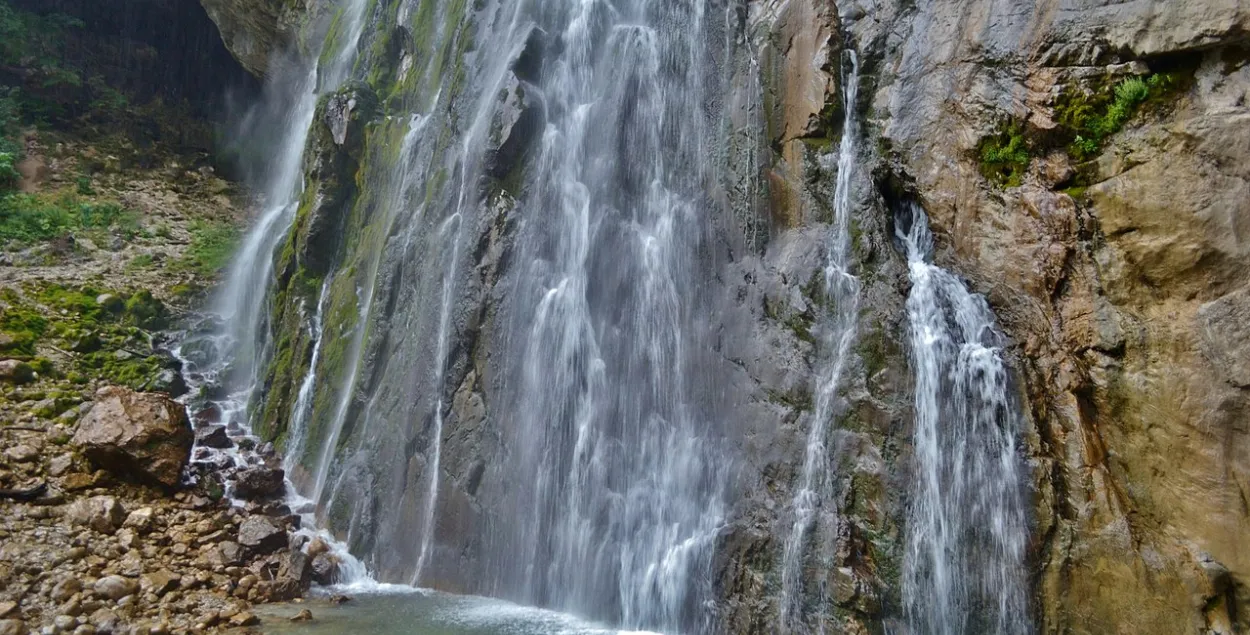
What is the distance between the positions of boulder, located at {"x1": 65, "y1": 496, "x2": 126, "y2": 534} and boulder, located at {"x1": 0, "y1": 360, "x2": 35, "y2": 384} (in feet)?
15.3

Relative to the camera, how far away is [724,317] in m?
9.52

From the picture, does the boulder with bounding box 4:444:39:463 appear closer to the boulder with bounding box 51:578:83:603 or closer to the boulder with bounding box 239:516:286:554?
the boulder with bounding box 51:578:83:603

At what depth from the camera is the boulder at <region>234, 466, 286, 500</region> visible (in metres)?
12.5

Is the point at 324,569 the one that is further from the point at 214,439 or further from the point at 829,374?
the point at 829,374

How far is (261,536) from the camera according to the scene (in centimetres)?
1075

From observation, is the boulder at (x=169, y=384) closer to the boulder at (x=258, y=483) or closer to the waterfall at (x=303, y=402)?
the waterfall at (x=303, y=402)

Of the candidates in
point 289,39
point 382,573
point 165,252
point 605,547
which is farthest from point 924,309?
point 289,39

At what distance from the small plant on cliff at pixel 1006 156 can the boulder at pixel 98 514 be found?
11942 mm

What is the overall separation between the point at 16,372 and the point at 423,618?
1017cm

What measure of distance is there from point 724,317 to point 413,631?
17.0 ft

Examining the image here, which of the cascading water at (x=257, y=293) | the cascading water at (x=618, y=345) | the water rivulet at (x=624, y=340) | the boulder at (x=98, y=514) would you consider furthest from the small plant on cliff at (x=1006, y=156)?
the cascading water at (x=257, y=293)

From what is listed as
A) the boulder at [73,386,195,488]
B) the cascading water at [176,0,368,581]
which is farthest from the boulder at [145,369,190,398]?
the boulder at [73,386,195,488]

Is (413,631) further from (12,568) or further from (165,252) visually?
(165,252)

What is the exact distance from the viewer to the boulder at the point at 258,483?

- **AIM OF THE EXERCISE**
Transcribe the full listing above exactly, with the images removed.

- **OUTPUT**
What is the distance between the positions of boulder, located at {"x1": 65, "y1": 496, "x2": 126, "y2": 534} and boulder, located at {"x1": 0, "y1": 360, "x2": 35, "y2": 384} (in feet)?
15.3

Relative to the camera, how far away is [724,317] in m?
9.52

From the picture, does the boulder with bounding box 4:444:39:463 appear closer to the boulder with bounding box 51:578:83:603 or closer to the boulder with bounding box 239:516:286:554?
the boulder with bounding box 51:578:83:603

At what depth from the camera is the boulder at <region>234, 466, 286, 500</region> visible (in metres)?
12.5

Is the point at 324,569 the one that is further from the point at 214,439 or further from the point at 829,374?
the point at 829,374

How far is (261,536) from the camera according to the scene (in centimetres)?
1075

From observation, is the boulder at (x=169, y=384) closer to the boulder at (x=258, y=483) or closer to the waterfall at (x=303, y=402)?
the waterfall at (x=303, y=402)

Of the candidates in
point 289,39
point 382,573
point 165,252
point 605,547
which is farthest from point 924,309?
point 289,39

At what distance from the small plant on cliff at pixel 1006 156 can the boulder at pixel 98 514 be found?
11942 mm

What is the overall separation between the point at 16,372 and the point at 423,618?
1017cm

What measure of distance is there from point 724,317 to point 413,631?
17.0 ft

Examining the image here, which of the cascading water at (x=257, y=293) | the cascading water at (x=618, y=345) | the water rivulet at (x=624, y=340) | the boulder at (x=98, y=514) would you consider furthest from the small plant on cliff at (x=1006, y=156)?
the cascading water at (x=257, y=293)

From what is listed as
A) the boulder at [73,386,195,488]
B) the cascading water at [176,0,368,581]
which is farthest from the boulder at [145,369,190,398]?
the boulder at [73,386,195,488]

Is (413,631) further from (12,568) or further from (165,252) visually?
(165,252)

What is the exact distance from the viewer to the boulder at the point at 258,483?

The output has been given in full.